Dr. John Richert, executive vice president of Research & Clinical Programs at the National MS Society, says approval means patients can now skip the compounding pharmacy and get a consistent, exact dosage in a guaranteed time-released formula, which would lower the risk of getting a toxic dose instead of a therapeutic dose.
"It's likely that further study and clinical practice may help to determine the extent to which the drug may impact other functions, and may also provide hints as to which patients are most likely to respond positively to the therapy," Richert said. He added that the drug would not help nerves that have been destroyed and emphasized that people should try the drug to see if it works for them.
Side effects reported during the two Phase III clinical trials include: falls (15.8% vs 15.3%; 11.7% vs 16.8%), urinary tract infection (13.6% vs 13.9%; 17.5% vs 8.4%), dizziness (8.3% vs 5.6%; 8.3% vs 0.8%), insomnia (8.3% vs 4.2%; 10.0% vs 1.7%), fatigue (6.1% vs 2.8%), nausea (6.1% vs 4.2%; 8.3% vs 0.8%), upper respiratory tract infection (6.1% vs 9.7%; 5.8% vs 6.7%), asthenia (5.7% vs 6.9%; 8.3% vs 4.2%), back pain (5.7% vs 0%; 5.8% vs 2.5%), balance disorder (5.7% vs 2.8%; 5.8% vs 1.7%), headache (5.7% vs 5.6%; 9.2% vs 0.8%), arthralgia (5.0% vs 4.2%), nasopharyngitis (5.0% vs 4.2%) and paraesthesia (5.0% vs 1.7%).
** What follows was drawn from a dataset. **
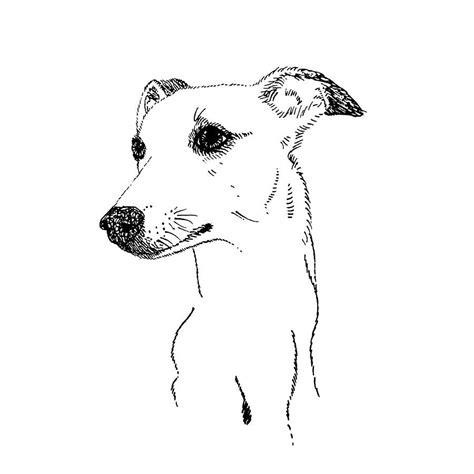 foto de framed italian greyhound dog print by made by menna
Elan Corporation will continue to manufacture AMPYRA™ for Acorda Therapeutics and Biogen Idec who purchased the rights to develop and commercial Fampridine-SR in markets outside of the United States in June 2009. AMPYRA™, anticipated to be available in the US in March 2010, will be distributed through a network of specialty pharmacies and coordinated by a team providing support services to facilitate access to the drug for patients and healthcare providers. As of yet, Acorda has not released information regarding the price or further details on the prescription assistance program which they plan to offer, although analysts estimate an annual price tag of $5,000-$10,000.
Acorda has established a phone line that individuals may call for information: 1-888-881-1918. The full label with prescribing and patient information guide is now available on the FDA’s Website (.pdf)
Also visit AMPYRA™ (am-PEER-ah)'s website for more information. I feel confident that plenty of MS patients and neurologists will be eager to give AMPYRA a try.
However, I did recently come across a small study which suggests that 4-aminopyridine can prevent remyelination as it seems to inhibit oligodendroglial regeneration. See Glia. 2004 Nov 1;48(2):156-65. This is a good question to ask the scientists, especially since myelin repair is also an important aspect of living with this disease.
Sanofi-Aventis has an investigational drug in Phase II trials, Nerispirdine (HP184), which blocks both potassium and sodium ion channels. Nerispirdine is an analogue of 4-aminopyridine but has shown not to be a convulsant in in-vitro studies. See Clin Exp Pharmacol Physiol. 2009 Nov;36(11):1104-9. Epub 2009 Apr 27.